Yes you can as long as you have a balanced diet. You could not live of rabbit alone because it is a lean meat and can not supply the body with required fat. I use rabbit to replace any chicken recipe. We don't buy chicken any more. Curry, sweet and sour, soups, stew, pasta, BBQ, whatever your heart desires.


----------



## therealshari (Jul 10, 2007)

So you don't get bored with the diet, go to the American Rabbit Breeder's Association and get their awesome little cookbook. It's very inexpensive, and has tons of recipes to keep you interested.


----------



## ahahahni1 (Sep 4, 2006)

We do not buy chicken anymore. rabbit is our main meat.

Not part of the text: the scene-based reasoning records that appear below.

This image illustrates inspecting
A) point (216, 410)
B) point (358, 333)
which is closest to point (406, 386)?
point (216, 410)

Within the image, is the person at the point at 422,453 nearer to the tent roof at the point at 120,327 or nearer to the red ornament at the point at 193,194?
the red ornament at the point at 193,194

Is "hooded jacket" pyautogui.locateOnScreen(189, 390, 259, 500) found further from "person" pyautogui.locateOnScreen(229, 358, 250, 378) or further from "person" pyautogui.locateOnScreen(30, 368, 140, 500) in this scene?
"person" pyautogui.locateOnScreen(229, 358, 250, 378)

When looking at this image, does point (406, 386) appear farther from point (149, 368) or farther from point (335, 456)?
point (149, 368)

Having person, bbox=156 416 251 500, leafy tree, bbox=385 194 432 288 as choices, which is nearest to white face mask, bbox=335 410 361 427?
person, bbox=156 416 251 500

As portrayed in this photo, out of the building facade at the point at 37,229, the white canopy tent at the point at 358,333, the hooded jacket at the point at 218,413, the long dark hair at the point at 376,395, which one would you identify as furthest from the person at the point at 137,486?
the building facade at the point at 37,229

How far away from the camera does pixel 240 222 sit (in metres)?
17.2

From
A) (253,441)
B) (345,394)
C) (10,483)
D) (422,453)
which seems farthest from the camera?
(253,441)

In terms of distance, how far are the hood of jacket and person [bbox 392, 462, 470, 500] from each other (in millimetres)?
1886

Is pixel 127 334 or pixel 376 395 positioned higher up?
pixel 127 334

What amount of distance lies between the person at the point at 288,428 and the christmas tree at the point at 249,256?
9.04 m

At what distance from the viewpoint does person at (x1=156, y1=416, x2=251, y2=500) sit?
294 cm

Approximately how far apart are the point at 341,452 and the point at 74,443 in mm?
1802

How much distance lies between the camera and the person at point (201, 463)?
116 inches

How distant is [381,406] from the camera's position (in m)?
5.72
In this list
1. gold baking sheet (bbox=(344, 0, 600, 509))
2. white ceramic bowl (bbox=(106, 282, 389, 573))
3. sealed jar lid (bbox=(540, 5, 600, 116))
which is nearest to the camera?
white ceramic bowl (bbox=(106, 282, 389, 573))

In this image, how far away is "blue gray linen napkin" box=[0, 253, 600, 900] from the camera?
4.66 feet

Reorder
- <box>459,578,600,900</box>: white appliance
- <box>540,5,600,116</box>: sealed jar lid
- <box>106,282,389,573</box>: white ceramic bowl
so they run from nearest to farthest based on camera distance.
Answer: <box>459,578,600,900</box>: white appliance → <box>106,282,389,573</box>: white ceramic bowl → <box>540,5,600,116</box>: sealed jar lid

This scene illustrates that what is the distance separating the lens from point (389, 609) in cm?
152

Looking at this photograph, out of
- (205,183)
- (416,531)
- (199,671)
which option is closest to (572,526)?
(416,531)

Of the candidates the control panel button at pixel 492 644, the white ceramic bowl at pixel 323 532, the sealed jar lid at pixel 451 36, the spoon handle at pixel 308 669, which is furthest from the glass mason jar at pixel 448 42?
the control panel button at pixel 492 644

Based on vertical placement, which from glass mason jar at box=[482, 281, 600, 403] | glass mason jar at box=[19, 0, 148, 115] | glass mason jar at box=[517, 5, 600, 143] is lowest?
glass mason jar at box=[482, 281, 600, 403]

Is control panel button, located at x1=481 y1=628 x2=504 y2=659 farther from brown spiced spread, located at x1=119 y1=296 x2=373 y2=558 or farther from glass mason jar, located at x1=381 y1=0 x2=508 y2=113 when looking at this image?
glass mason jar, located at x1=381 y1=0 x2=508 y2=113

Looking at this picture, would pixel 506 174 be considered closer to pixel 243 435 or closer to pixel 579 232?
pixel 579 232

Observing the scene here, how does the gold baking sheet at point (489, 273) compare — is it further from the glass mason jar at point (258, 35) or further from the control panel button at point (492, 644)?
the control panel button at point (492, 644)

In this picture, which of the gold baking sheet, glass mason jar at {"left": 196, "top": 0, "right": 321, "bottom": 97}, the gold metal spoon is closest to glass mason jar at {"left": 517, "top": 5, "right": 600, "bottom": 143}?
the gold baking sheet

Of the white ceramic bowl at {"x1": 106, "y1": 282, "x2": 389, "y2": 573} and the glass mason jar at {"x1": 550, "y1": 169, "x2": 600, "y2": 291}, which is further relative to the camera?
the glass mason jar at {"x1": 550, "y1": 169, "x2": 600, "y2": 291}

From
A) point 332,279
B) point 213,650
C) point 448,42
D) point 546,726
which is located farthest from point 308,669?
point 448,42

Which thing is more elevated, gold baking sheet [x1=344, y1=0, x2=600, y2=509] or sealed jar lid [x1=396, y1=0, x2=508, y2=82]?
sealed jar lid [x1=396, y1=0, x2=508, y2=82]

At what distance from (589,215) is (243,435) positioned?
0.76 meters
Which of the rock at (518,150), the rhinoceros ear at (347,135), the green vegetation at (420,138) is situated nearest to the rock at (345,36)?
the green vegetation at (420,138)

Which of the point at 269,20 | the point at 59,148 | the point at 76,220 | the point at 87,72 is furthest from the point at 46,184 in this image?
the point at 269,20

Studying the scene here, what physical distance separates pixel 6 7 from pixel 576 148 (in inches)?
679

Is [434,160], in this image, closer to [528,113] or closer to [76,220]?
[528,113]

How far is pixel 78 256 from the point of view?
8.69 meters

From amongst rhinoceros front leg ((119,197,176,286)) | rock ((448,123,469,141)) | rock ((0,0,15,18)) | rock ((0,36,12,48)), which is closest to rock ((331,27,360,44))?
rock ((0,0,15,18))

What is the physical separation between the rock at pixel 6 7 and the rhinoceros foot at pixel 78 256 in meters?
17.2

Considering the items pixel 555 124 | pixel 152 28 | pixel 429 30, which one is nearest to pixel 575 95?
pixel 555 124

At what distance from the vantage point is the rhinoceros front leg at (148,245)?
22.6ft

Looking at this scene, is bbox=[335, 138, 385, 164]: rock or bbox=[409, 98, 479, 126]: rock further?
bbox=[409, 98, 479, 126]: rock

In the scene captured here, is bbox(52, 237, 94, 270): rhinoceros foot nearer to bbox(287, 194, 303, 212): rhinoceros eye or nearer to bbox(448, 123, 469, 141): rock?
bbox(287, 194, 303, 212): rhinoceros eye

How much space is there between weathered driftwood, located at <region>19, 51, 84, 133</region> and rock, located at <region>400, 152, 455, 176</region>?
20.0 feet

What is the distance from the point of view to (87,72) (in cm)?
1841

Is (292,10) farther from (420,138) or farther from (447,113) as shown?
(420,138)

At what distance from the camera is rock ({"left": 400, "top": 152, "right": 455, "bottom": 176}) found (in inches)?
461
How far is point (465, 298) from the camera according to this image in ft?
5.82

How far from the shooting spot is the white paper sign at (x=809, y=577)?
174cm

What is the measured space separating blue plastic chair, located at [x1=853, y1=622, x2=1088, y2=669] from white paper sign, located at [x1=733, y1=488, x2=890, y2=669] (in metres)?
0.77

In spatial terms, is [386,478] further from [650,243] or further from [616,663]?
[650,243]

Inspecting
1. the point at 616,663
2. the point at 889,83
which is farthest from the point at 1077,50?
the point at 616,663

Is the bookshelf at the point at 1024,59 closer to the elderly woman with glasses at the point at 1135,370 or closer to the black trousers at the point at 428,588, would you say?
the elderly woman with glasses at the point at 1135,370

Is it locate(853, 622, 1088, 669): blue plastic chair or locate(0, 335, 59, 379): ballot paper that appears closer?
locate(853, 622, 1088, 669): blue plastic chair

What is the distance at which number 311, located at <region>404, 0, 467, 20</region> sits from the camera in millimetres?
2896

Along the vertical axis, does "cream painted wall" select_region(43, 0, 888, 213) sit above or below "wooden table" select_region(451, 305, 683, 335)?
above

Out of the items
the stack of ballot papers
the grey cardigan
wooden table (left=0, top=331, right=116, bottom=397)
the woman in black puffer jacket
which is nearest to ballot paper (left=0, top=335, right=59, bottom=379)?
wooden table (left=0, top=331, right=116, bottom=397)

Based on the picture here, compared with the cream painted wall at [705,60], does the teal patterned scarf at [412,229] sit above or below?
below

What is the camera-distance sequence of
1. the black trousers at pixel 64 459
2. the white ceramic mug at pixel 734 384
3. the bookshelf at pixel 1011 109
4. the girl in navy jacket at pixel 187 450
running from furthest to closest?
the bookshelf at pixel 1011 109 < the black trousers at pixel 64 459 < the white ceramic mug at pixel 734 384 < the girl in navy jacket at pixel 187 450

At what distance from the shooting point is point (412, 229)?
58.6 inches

We do buy hamburger meat and link sausauge. I make breakfest sausage patties out of rabbit too. I do a variety, not only rabbit. Although thats mainly what we eat. Just fix in so many different ways to not get boring. It's amazing how much cheaper our food bill got. For example I butchered one older doe and one older buck. Stuck them both in our countertop roaster with a little water before bed. In the morning I let cool then picked off meat and stuck in 2cup measurements in freezer bags. I was able to get 5 meals off those two rabbits! I think I made rabbit pockets (condensed soup, peas and other seasonings wrapped up in a biscuit pouch then baked. WONDERFUL also made two rabbit pot pies (one to eat now one to freeze), then quesadillas, and then a rabbit ceaser salad. 5 meals! Actually you could count the pouches as more than one meal since I planned to put part in the freezer but hubby got a hold of the tray while they were cooling! I think I'll go post the full recipe in the recipe thread in case anyone wants it.


----------



## Terry W (Mar 10, 2006)

The lack of fat must be the reason why my brother and a few of his buddies insist there is no nutrition in rabbit meat-- i say heck-- if that were the case, they would not be such an intregal part of the food chain in Nature.... We don't need to get all our fat from meat--plenty of that to be found in other sources-- like the fat we put on our baked potatoes!!!!
So many people equate fat and calories with nutrition- that they tend to forget, DIVERSITY is the key to just about everything. We were not intended to be specialists when it came to our diets- even our lean rabbits make up in one area what they could not find in another---


----------



## rabbitgal (Feb 12, 2005)

Rabbit starvation: http://en.wikipedia.org/wiki/Rabbit_starvation

I've heard rabbit meat is low in several essential ammino acids, so I don't know if it's suitable as your only source of meat.


----------



## turtlehead (Jul 22, 2005)

I don't get it. Why wouldn't rabbit be okay as your "only" source of meat when vegetarians and vegans have NO source of meat?


----------



## MaggieJ (Feb 6, 2006)

I think most reports of "rabbit starvation" refer to wild rabbit, in times when other foods are in short supply. Domestic rabbit does have some fat - in the body cavity mainly, especially around the kidneys - and if one feels the need for it, it can be cooked with the meat. I think though that with dairy, healthy unprocessed carbs, eggs and vegetables in one's diet that the chances of "rabbit starvation" are slim to none.


----------



## goatsareus (Jun 23, 2007)

rabbitgal said:


> Rabbit starvation: http://en.wikipedia.org/wiki/Rabbit_starvation
> 
> I've heard rabbit meat is low in several essential ammino acids, so I don't know if it's suitable as your only source of meat.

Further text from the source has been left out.